Había sido una ardua tarea conseguir su apoyo, pero Lisandra, que ya estaba acostumbrada a la brutal vida de la agogé6 de las sacerdotisas, no había eludido sus obligaciones. Se levantaba al amanecer con los hombres, hacía ejercicios a la vez que ellos y, en ocasiones, incluso echaba una mano para cavar las empalizadas.
Su buena disposición a ensuciarse las manos había sido tratada al principio con irrisión por los bravucones y cínicos legionarios y después se convirtió en tema de diversión. Un soldado de mediana edad, de nombre Marco Pavo, siempre parecía poner especial cuidado en meterse con ella. Recordaba que una vez comentó que sus «pechos eran lo suficientemente pequeños como para hacer que cualquier reclutador creyera que era un chico». Lisandra respondió que lo había visto salir del río Pamir después de darse un chapuzón y estaba segura de que él también era un chico todavía, a juzgar por su «equipamiento». Que ella llevara sus burlas con buen humor y que respondiera con su propio ingenio lacónico hizo que los hombres de la legión la vieran como a una especie de mascota. La aceptación de ellos significaba más de lo que ella quería admitir; se había convertido en una de ellos, un augur y sacerdotisa de confianza e incluso amiga de algunos, entre ellos Pavo.

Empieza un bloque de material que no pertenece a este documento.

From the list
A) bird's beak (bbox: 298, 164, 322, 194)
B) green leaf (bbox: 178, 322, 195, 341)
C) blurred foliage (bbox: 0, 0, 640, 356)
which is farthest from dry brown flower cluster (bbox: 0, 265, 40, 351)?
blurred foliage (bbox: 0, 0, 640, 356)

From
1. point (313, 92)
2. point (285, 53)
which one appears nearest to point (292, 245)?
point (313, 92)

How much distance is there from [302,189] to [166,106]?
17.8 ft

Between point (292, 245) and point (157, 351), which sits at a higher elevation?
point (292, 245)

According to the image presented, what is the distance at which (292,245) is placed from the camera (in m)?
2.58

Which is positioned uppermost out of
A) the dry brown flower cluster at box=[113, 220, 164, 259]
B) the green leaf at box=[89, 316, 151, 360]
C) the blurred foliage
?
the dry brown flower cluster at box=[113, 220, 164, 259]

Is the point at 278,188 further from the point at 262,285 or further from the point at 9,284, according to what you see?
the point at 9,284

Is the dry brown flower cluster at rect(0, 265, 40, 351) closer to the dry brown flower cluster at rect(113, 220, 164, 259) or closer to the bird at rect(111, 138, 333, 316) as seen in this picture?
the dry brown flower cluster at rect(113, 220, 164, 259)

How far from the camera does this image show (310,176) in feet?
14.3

Entonces, en un viaje rutinario por el Helesponto, estalló una tormenta: la ira de Poseidón había arrastrado a toda la centuria al fondo y decidió salvar solo la vida de ella. Pavo había intentado nadar hacia ella, para salvarla antes de que su propio cansancio pudiera con él. Sus entrecortados gritos de desesperación cuando su armadura tiraba de él hacia abajo todavía la atormentaban en sus sueños. Con este violento lance del destino, el Agitador de la Tierra había despojado de sus amigos, de su libertad y de su dignidad a una sacerdotisa de su odiada hermana Atenea. Al salvarle la vida, él escupió en su ojos; Lisandra habría preferido morir con el resto que tener que llevar una vida de esclava.
Empezó a aflojar el paso al darse cuenta de que estaba casi terminando las vueltas. Su ensueño se había vuelto tan negro como su situación. Lisandra le echó de nuevo una mirada a la estatua de la Atenea romana y se preguntó por qué había sido condenada a este destino cruel. El sereno rostro de mármol no le dio respuesta alguna.